4. Menerima, membeli atau menjual, menerima tukar, menerima titipan, menyimpan, atau memiliki hasil hutan yang diketahui patut diduga sebagai hasil hutan illegal; 5. Mengangkut, menguasai atau memiliki hasil hutan tanpa Surat Keterangan Sahnya Hasil Hutan (SKSHH); 6. Membawa alat-alat berat dan alat-alat lain pengelolaan hasil hutan tanpa izin. Rumusan unsur-unsur pidana diatas sangat efektif untuk diterapkan kepada pelaku terutama masyarakat yang melakukan pencurian kayu tanpa izin atau masyarakat yang diupah oleh pemodal untuk melakukan penebangan kayu secara illegal dan kepada pelaku pengusaha yang melakukan pelanggaran konsesi penebangan kayu ataupun yang tanpa izin melakukan operasi penebangan kayu. Akan tetapi perkembangan kasus penebangan liar ( illegal logging) saat ini justru diindikasikan banyak melibatkan oknum pejabat pemerintah termasuk oknum pejabat pemerintah daerah oknum PNS, oknum TNI, oknum pejabat penyelenggara Negara lainnya yang justru menjadi bagian dari pelaku intelektual dalam penebangan liar ( illegal logging) namun belum dapat terjangkau oleh ketentuan pidana dalam Undang-Undang Nomor 41 Tahun 1999 tentang Kehutanan. D. Dasar Pertimbangan Hakim Seseorang tidak dapat dibebani pertanggungjawaban pidana (Criminal Liability) dengan dijatuhi sanksi pidana karena telah melakukan sautu tindak pidana apabila tindak pidana, telah melakukan perbuatan tersebut dengan tidak disengaja atau bukan karena kelalaiannya. (Sutan Remy Sjahdeni,2007:33). Pemidanaan adalah suatu proses. Sebelum proses itu berjalan, peranan hakim penting sekali. Hakim mengkonkretkan sanksi pidana yang terdapat dalam suatu peraturan dengan menjatuhkan pidana bagi terdakwa dalam kasus tertentu.
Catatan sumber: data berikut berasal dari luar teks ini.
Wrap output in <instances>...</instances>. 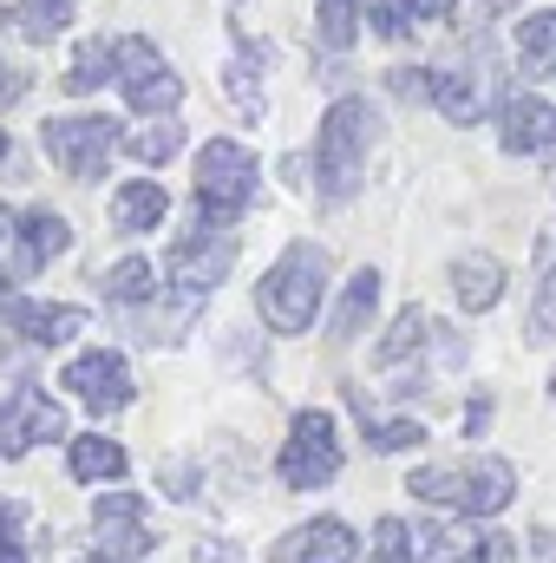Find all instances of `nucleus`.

Dalam Pasal 55 ayat (1) Konsep RUU KUHP 2005 disebutkan pedoman pemidanaan yang wajib dipertimbangkan hakim, antara lain:

1. Kesalahan pembuat tindak pidana; 2. Motif dan tujuan dilakukannya tindak pidana; 3. Cara melakukan tindak pidana; 4. Sikap batin pembuat tindak pidana; 5. Riwayat hidup dan keadaan sosial ekonomi pembuat tindak pidana; 6. Sikap dan tindakan pembuat setelah melakukan tindak pidana; 7. Pengaruh pidana terhadap masa depan pembuat tindak pidana; 8. Tindak pidana dilakukan dengan berencana; 9. Pengaruh tindak pidana terhadap korban atau keluarga korban; 10. Pemaafan dari korban dan/atau keluarganya; dan/atau; 11. Pandangan masyarakat terhadap tindak pidana yang dilakukan. Pedoman pemidanaan ini akan sangat membantu hakim dalam mempertimbangkan berat ringannya pidana yang akan dijatuhkan, sehingga hal ini akan memudahkan hakim dalam menerapkan takaran pemidanaan. Selain itu, hakim dalam menjatuhkan pidana sangatlah banyak hal-hal yang mempengaruhi, yaitu yang bisa dipakai sebagai bahan pertimbangan untuk menjatuhkan putusan pemidanaan baik yang terdapat di dalam maupun di luar undang-undang. Hakim mempunyai substansi untuk menjatuhkan pidana, akan tetapi dalam menjatuhkan pidana tersebut hakim di batasi oleh aturan-aturan pemidanaan, masalah pemberian pidana ini bukanlah masalah yang mudah seperti perkiraan orang, karena hakim mempunyai kebebasan untuk menetapkan jenis pidana, cara pelaksanaan pidana dan tinggi rendahnya pidana.

KUHP tidak memuat pedoman pemberian pidana yang umum, ialah suatu pedoman yang dibuat oleh pembentuk undang-undang yang memuat asas-asas yang perlu diperhatikan oleh hakim dalam menjatuhkan pidana, yang ada hanyalah aturan pemberian pidana.